Attention focused on fresh data on esomeprazole, a successor to Losec, the antiulcerant that is its lead product facing patent expiry. The group said the new drug, to be marketed under the brand name of Nexium, had been filed with the US Food and Drug Administration. However, analysts were left wanting more.
"The data didn't support the idea that Nexium would be a substantially better product than Losec, as the market had been led to believe," said one analyst.
"Nexium has got to blow people's socks off, but the case for it is still inconclusive," said Paul Diggle, analyst at SG Securities.
AstraZeneca said Nexium was as effective in four weeks as Losec in eight. Losec, the world's most prescribed antiulcerant, comes off patent in the United States in 2001.
AstraZeneca has had mixed success in seeking patent extensions in countries where Losec's patent has already expired.
However, bullish statements on other products helped limit the damage to the shares inflicted on by downgrades to the sector by brokers concerned that US healthcare budgets would be slashed in 2000.
The company said it intended to be the world leader in all areas of cardiovascular, gastrointestinal, cancer and pain control treatments by 2010.
ZD4522, a so-called "superstatin" for lowering cholesterol levels, showed signs in trials of being more efficacious than the present class leader.
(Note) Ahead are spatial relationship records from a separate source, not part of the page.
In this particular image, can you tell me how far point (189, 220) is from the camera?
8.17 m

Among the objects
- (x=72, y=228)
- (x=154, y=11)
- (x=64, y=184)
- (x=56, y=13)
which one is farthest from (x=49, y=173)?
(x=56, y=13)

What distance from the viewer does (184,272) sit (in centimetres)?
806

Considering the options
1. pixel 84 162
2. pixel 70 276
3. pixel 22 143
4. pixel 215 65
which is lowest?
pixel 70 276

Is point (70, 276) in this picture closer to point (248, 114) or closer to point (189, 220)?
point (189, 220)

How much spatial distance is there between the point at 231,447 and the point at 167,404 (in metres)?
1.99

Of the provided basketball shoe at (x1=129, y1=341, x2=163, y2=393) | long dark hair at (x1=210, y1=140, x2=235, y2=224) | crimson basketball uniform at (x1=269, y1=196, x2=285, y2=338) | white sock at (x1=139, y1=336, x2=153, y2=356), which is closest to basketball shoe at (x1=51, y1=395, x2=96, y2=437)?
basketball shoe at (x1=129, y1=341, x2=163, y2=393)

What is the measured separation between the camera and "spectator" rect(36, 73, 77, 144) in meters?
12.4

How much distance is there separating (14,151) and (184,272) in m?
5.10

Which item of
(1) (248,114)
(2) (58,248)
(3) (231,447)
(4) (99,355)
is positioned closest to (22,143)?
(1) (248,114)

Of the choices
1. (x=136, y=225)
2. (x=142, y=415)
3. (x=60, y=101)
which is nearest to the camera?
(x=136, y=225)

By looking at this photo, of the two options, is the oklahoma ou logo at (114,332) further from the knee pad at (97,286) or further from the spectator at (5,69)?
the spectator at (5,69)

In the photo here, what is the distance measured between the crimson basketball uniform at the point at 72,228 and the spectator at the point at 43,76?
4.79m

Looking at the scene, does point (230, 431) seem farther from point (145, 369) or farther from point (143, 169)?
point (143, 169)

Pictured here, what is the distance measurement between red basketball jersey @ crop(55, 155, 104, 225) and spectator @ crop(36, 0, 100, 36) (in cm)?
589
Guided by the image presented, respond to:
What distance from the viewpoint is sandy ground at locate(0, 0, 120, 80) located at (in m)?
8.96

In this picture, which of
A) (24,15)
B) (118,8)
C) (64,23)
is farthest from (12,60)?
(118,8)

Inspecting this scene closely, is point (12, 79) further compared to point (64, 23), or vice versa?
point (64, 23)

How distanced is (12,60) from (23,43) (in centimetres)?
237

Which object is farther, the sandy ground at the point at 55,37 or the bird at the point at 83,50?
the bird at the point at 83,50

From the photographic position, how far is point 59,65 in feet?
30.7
The group said it had commenced final-stage trials on an oral thrombosis treatment, the first real advance in the field in 50 years.
The group said it aimed to double the value of its drugs portfolio within five years. Dr Claes Wilhelmsson, AstraZeneca's R&D director, said: "These are challenging targets. This company demands nothing less. I am confident we can exceed expectations in future."